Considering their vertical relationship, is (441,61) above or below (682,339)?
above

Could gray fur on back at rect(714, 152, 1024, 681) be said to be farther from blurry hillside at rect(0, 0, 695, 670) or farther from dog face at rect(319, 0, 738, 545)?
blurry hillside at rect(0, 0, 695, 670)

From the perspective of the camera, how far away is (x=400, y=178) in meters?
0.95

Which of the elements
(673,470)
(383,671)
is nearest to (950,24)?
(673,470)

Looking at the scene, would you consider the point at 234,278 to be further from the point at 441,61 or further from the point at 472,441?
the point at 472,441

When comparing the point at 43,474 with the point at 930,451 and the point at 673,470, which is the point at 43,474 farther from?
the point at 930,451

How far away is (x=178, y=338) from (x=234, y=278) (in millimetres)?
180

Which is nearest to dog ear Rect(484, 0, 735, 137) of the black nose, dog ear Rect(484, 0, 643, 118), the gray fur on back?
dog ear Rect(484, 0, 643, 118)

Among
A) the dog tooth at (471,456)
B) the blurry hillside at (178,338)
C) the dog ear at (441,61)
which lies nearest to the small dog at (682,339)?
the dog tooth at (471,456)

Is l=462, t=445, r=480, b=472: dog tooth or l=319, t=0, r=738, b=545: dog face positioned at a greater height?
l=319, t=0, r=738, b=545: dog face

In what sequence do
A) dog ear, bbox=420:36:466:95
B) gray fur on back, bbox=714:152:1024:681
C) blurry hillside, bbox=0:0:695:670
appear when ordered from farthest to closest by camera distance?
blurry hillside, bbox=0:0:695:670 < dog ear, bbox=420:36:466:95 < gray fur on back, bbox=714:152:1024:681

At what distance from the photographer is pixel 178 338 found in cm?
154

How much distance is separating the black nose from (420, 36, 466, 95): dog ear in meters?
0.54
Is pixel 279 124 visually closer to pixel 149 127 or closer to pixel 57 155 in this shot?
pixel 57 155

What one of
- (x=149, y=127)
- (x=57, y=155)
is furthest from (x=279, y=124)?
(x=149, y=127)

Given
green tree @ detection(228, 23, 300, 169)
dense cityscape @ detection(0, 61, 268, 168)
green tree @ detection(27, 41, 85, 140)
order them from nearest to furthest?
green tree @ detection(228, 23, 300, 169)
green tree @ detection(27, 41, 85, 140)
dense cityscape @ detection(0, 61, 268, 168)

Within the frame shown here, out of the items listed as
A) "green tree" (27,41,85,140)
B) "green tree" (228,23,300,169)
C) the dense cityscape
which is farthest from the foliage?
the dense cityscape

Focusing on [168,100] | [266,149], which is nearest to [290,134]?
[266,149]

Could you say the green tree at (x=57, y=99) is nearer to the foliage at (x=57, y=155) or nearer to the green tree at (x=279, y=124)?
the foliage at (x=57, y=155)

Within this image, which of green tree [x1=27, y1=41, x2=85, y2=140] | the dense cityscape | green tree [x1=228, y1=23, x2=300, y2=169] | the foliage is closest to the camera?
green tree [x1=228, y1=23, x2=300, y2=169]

* * * *

▶ [ÉNONCÉ] Recopiez à l'identique chaque ligne de la liste ci-dessus, du début à la fin.

▶ [RÉSULTAT]
Considering their vertical relationship, is (441,61) above or below (682,339)?
above

Could gray fur on back at rect(714, 152, 1024, 681) be said to be farther from blurry hillside at rect(0, 0, 695, 670) or farther from dog face at rect(319, 0, 738, 545)?
blurry hillside at rect(0, 0, 695, 670)

From the perspective of the camera, how far away is (x=400, y=178) in meters?
0.95

Which of the elements
(673,470)
(383,671)
is nearest to (950,24)?
(673,470)

Looking at the scene, would you consider the point at 234,278 to be further from the point at 441,61 or further from the point at 472,441?
the point at 472,441

When comparing the point at 43,474 with the point at 930,451 and the point at 673,470, which is the point at 43,474 farther from?
the point at 930,451

How far away is (x=178, y=338) from (x=234, y=278) (in millimetres)?
180

Which is nearest to dog ear Rect(484, 0, 735, 137) of the black nose, dog ear Rect(484, 0, 643, 118), the gray fur on back?
dog ear Rect(484, 0, 643, 118)

Among
A) the dog tooth at (471,456)
B) the blurry hillside at (178,338)
C) the dog ear at (441,61)
which lies nearest to the small dog at (682,339)?
the dog tooth at (471,456)

Is l=462, t=445, r=480, b=472: dog tooth or l=319, t=0, r=738, b=545: dog face positioned at a greater height?
l=319, t=0, r=738, b=545: dog face

In what sequence do
A) dog ear, bbox=420:36:466:95
B) gray fur on back, bbox=714:152:1024:681
C) blurry hillside, bbox=0:0:695:670
appear when ordered from farthest to closest by camera distance?
blurry hillside, bbox=0:0:695:670 < dog ear, bbox=420:36:466:95 < gray fur on back, bbox=714:152:1024:681

At what distance from the photographer is pixel 178 338 found in cm?
154

How much distance is separating the black nose from (420, 36, 466, 95): dog ear in meters?
0.54
Is pixel 279 124 visually closer to pixel 149 127 or closer to pixel 57 155 in this shot?
pixel 57 155

What one of
- (x=149, y=127)
- (x=57, y=155)
is furthest from (x=279, y=124)?
(x=149, y=127)

Given
green tree @ detection(228, 23, 300, 169)
dense cityscape @ detection(0, 61, 268, 168)
green tree @ detection(27, 41, 85, 140)
order them from nearest to furthest?
green tree @ detection(228, 23, 300, 169)
green tree @ detection(27, 41, 85, 140)
dense cityscape @ detection(0, 61, 268, 168)

Within the frame shown here, out of the items listed as
A) "green tree" (27,41,85,140)
B) "green tree" (228,23,300,169)
C) the dense cityscape
which is farthest from the foliage?
the dense cityscape

Focusing on [168,100] | [266,149], which is nearest to [290,134]?
[266,149]

Could you say the green tree at (x=57, y=99) is nearer to the foliage at (x=57, y=155) or nearer to the green tree at (x=279, y=124)?
the foliage at (x=57, y=155)

Within this image, which of green tree [x1=27, y1=41, x2=85, y2=140] | the dense cityscape | green tree [x1=228, y1=23, x2=300, y2=169] | the foliage is closest to the camera?
green tree [x1=228, y1=23, x2=300, y2=169]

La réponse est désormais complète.